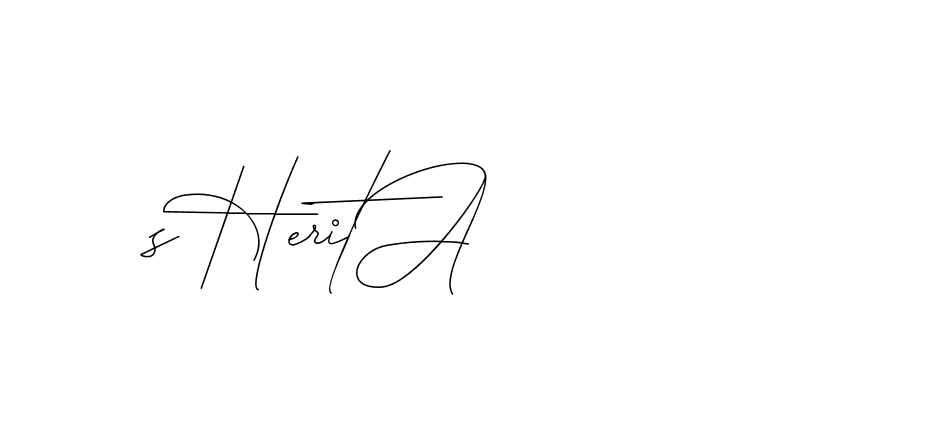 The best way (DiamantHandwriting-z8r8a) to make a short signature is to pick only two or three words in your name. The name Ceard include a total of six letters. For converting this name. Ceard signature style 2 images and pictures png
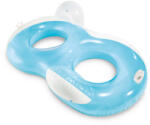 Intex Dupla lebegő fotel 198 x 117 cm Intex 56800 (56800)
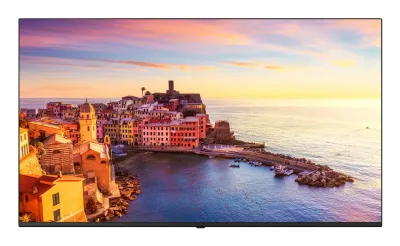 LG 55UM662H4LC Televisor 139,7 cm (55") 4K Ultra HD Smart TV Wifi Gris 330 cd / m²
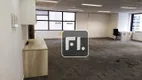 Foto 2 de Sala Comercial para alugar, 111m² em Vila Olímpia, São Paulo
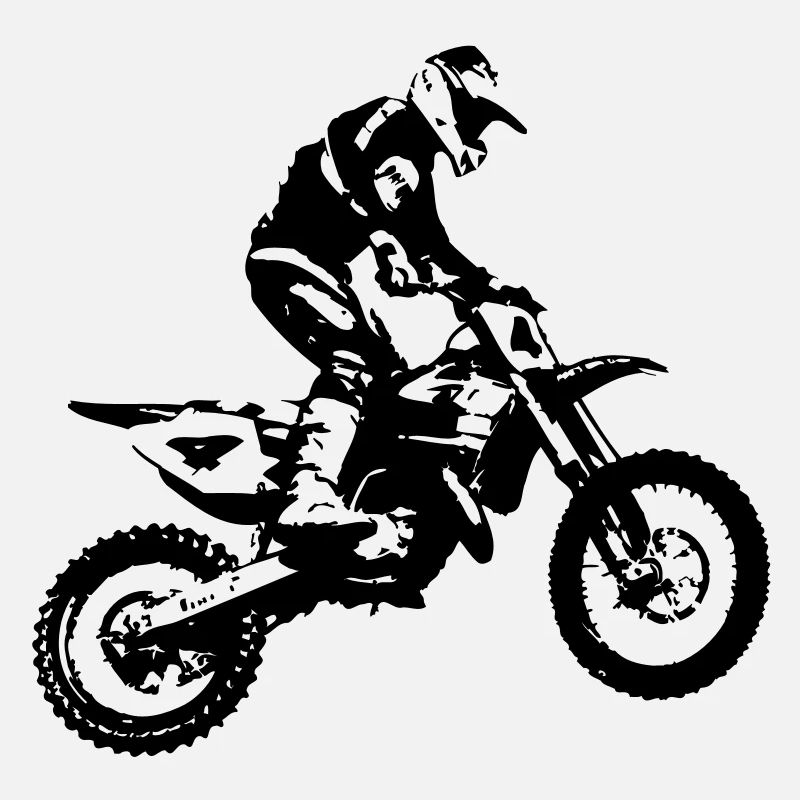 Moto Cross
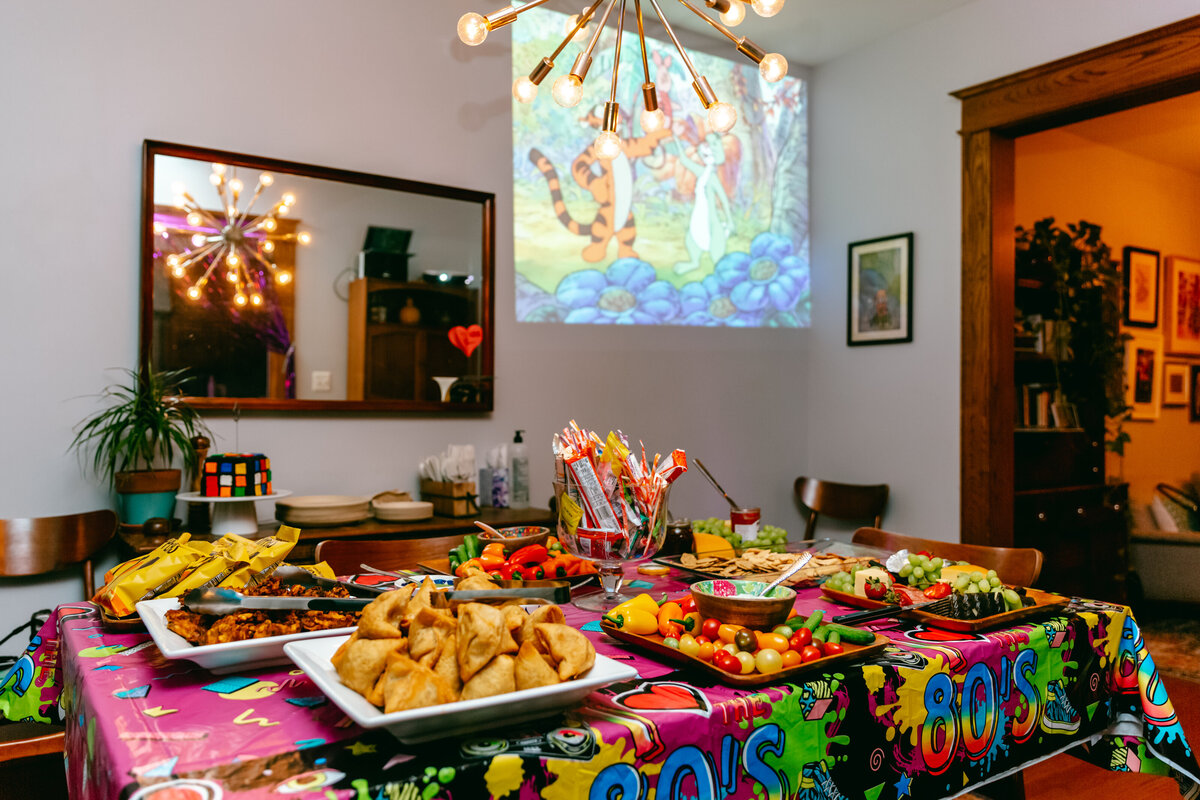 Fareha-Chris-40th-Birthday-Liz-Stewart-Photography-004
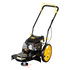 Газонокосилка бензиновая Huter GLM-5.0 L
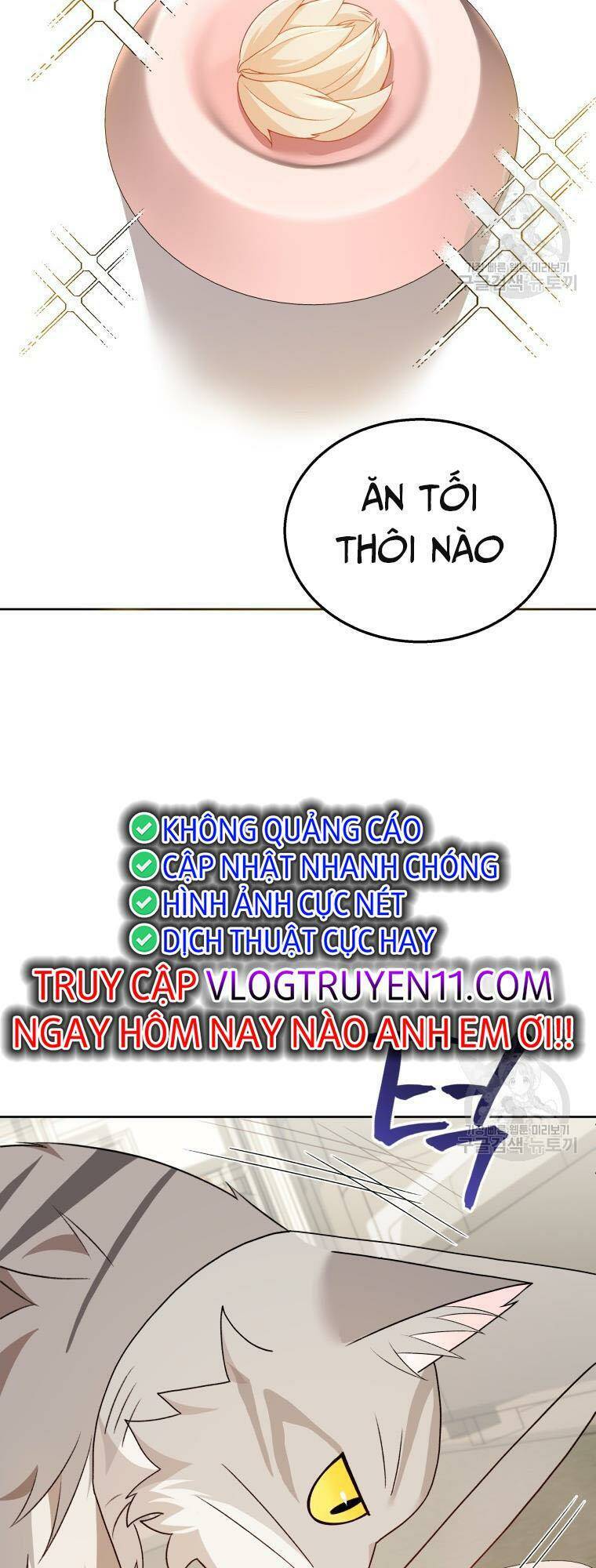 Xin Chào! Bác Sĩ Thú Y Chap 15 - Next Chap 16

#### WHAT YOU SHOULD DO
Copy these entries precisely and drop any picture.

#### WRITTEN SOLUTION
 The best way (DiamantHandwriting-z8r8a) to make a short signature is to pick only two or three words in your name. The name Ceard include a total of six letters. For converting this name. Ceard signature style 2 images and pictures png
 Intex Dupla lebegő fotel 198 x 117 cm Intex 56800 (56800)
 LG 55UM662H4LC Televisor 139,7 cm (55") 4K Ultra HD Smart TV Wifi Gris 330 cd / m²
 Foto 2 de Sala Comercial para alugar, 111m² em Vila Olímpia, São Paulo
 Moto Cross
 Fareha-Chris-40th-Birthday-Liz-Stewart-Photography-004
 Газонокосилка бензиновая Huter GLM-5.0 L
 Xin Chào! Bác Sĩ Thú Y Chap 15 - Next Chap 16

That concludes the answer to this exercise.